Petunia came to music in a roundabout way. His parents were passive music listeners whose tastes leaned toward Paul Anka and Neil Sedaka—not the type of sounds that make a kid growing up in Laval, Quebec, long to pick up a guitar and sing. He says his earliest, most important influence was the 1976 K-Tel compilation Looney Tunes, which included such novelty songs as Napoleon XIV’s “They’re Coming to Take Me Away, Ha-Haaa!” and “Kookie, Kookie (Lend Me Your Comb),” by Edd “Kookie” Byrnes. Eventually, older cousins played him more groundbreaking artists, like Led Zeppelin, Bowie, Boney M., and AC/DC. His true musical awakening, which he refers to as a “Frankenstein moment,” came while living at the Cineforum, when the comedian Sheila Gostick taught him how to sing and play guitar, and rechristened him Petunia. He started busking soon after, and in a sense has never stopped.

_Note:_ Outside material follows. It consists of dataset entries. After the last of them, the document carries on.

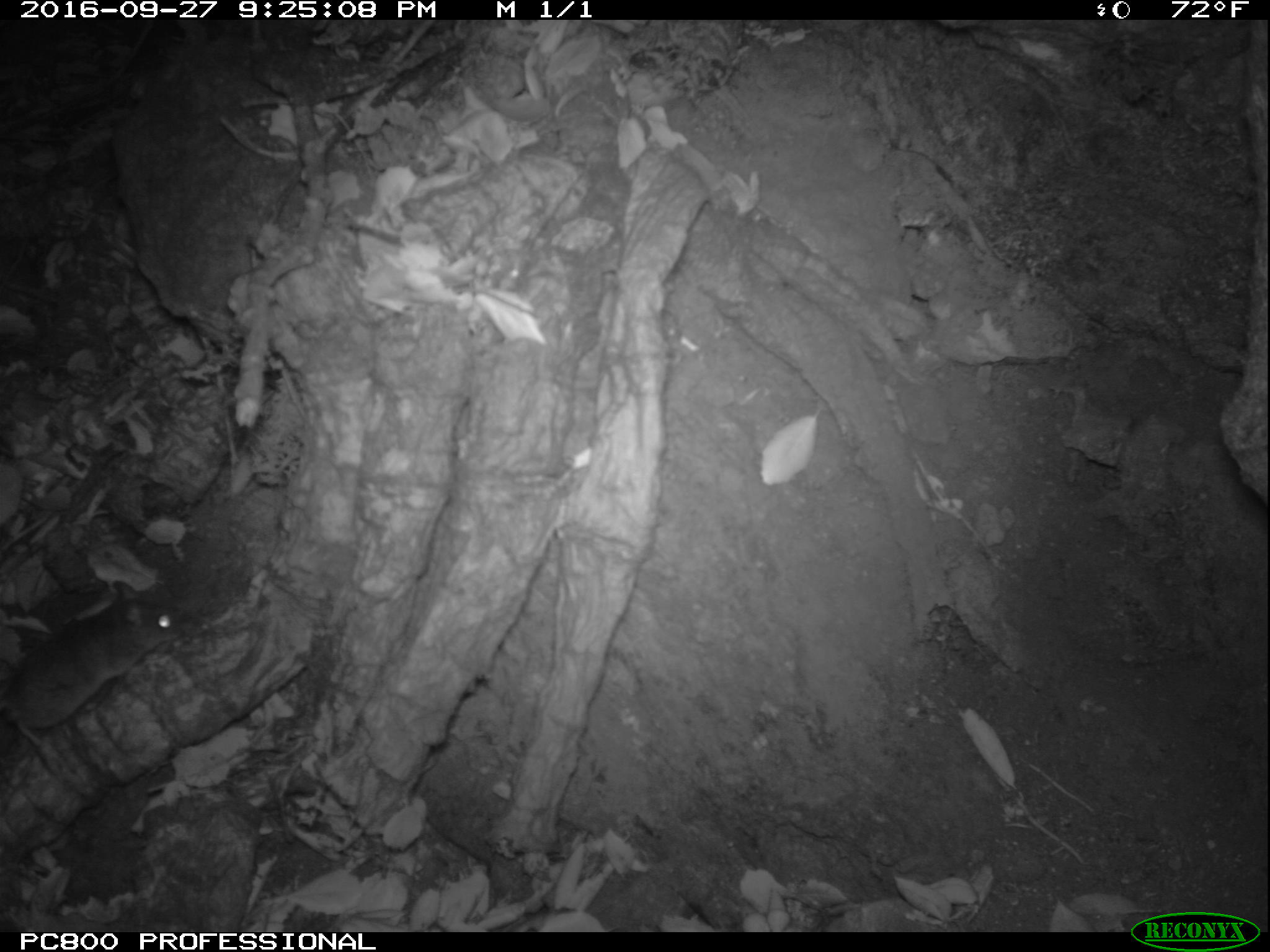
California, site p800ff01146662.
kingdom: Animalia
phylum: Chordata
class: Mammalia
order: Rodentia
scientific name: Rodentia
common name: rodent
Rodent (Rodentia).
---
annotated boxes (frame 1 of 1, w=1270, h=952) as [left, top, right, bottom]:
rodent: [0, 580, 189, 774]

Petunia’s eclectic tastes and love of the road have given him a career as unique as his sound. He tours extensively, across Canada and around the world, playing to standing-room-only crowds in venues ranging from a sixty-seat century-old converted church in Parkindale, New Brunswick, to a co-op café on the outskirts of Montreal, to Toronto’s rustic palace, the Dakota Tavern. “I enjoy the whole lifestyle,” Petunia said. “I enjoy playing large and small venues, but where I have a lot of friends and have a lot of fun, those are the places I like to go back to. You know the saying about how water follows the least resistant path? The path with the least resistance is the way to go. That’s what Reg taught me.”
When not touring as a solo artist, Petunia is joined by the Vipers, a band formed from the ashes of the rockabilly star Ray Condo’s Ricochets after his death, in 2004. Together, they’ve recorded three albums of originals and less-known covers, most recently Inside of You.
“For me, success is making excellent recordings, making really great music, putting on really good shows, and still being able to carry on having a life,” he says. “I don’t have a job—my job is what I do. So that’s success to me.”